## Document text

Well this was probably one of the most fortunate experiences that I had in Bergamo. I flew with Ryanair late Thursday evening from Barcelona to Bergamo and I didn’t have my flight to Greece until the next morning, so it was a night layover in Italy. However I was contacted by Andrea, a local Italian from Bergamo, through my Couchsurfing profile and she asked if I was up for a tour around the city by her. I responded within seconds and told her that that would be incredible!
So I landed with my backpack full of swimsuits and tank tops into the chilly mountain city of Bergamo located 50km east of Milan. There, Andrea and her good friend Chantal met me at the airport and we began our Italian adventure! I couldn’t believe it but they were so excited to show me around their incredible city and practice their English at the same time! We drove first to ‘The Upper City’, the walled city perched high above the city. It was like walking into a medieval city. We parked the car and walked along the walls and just looked just upon the beautiful nigh lights and Bergamo. After a bit of touring around the cobble stone streets of Bergamo, the girls took me to their favorite local restaurant where they ordered me the tastiest local Bergamo dishes, that consisted of course….of Pasta!
My appetizer was called ‘Salumi misti con polenta’ which was a mix of incredible Bergamese meats and cheeses along with their local specialty of Polenta. Then after a tasty local red wine they ordered me the famous Bergamo pasta called ‘Casoncelli alla Bergamasca’. It was the best pasta dish I have ever eaten in my life. It was a ravioli, stuffed pasta type drizzled with a tasty olive oil and garlic sauce.
Then we headed around the streets again where Andrea and Chantal showed me the historical buildings of Bergamo and where we ended up having a tasty ‘Cioccolato and Cannela’ Gelato!

## Provided data
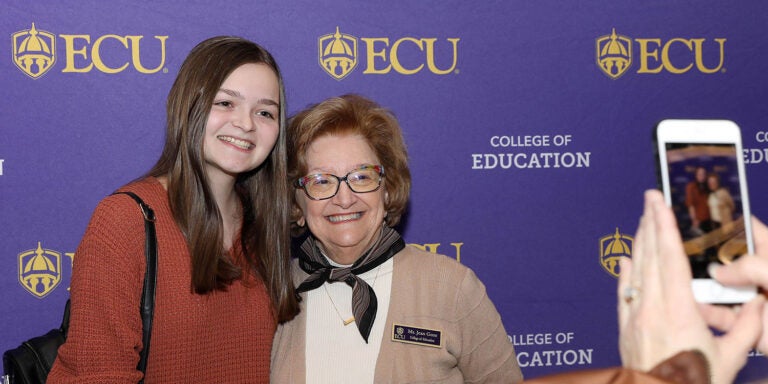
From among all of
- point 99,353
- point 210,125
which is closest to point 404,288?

## Jobs
1) In the Bergamo travel text, what is the name of the famous Bergamo pasta dish ordered for the writer?
2) Write out the Bergamo travel text word for word between "Well this was" and "would be incredible!", inclusive.
3) Write the next part of the Bergamo travel text, picking up after its final sentence.
The data are separate material from the Bergamo travel text.

## Answers per task
1) Casoncelli alla Bergamasca

2)
Well this was probably one of the most fortunate experiences that I had in Bergamo. I flew with Ryanair late Thursday evening from Barcelona to Bergamo and I didn’t have my flight to Greece until the next morning, so it was a night layover in Italy. However I was contacted by Andrea, a local Italian from Bergamo, through my Couchsurfing profile and she asked if I was up for a tour around the city by her. I responded within seconds and told her that that would be incredible!

3)
The night concluded with the girls dropping me off late that evening at my hostel where I slept for about 4 hours before jumping in a cab back to the airport bright and early the next morning!

 

Well it was a chilly departure from Bergamo bright and early Friday morning for the 1.5 hour flight to Argostoli International Airport on the Ionian Island of Kefalonia Greece. But what an incredible flight it was for scenery. We took off and broke through all the clouds surrounding Bergamo to see the sun shining on the snowy Italian Alps behind us. Then we followed the Italian coast southbound, flying right between the ‘Boot’ (Calabria) and ‘Heel’ (Apulia) of Italy! Then it was flying west of Albania, over the island of Corfu and landing at the ocean side airport of Argostoli. I spent a couple of hours touring around the capital of Argostoli and this small Ionian Island capital before having my first ‘Chicken Gyro’ and then jumping in the bus to Sami and then onwards to the literally 500 person fishing village of Agia Efimia where my couch surfer lived.

So this trip I was going to try couch surfing. For those of you who don’t know what it is, ‘Couch Surfing’ is simply a website where you create a profile on their website and when you are traveling, you can search up hosts in any city in the world who are willing to lend their couches to you for free. Normally the hosts also show you around the city and show you a bit of the local side of life as well.

So I did some research on the website and found this couple, Auba and Athena who have a profile filled with incredible reviews from couch surfers across the world. I decided to send them a request to see if I could stay with them. Auba responded back and told me thy everything was great and that they would be happy to host for my weekend in Kefalonia, however they told me that they lived in a small fishing village in Agia Efimia where I needed to meet them.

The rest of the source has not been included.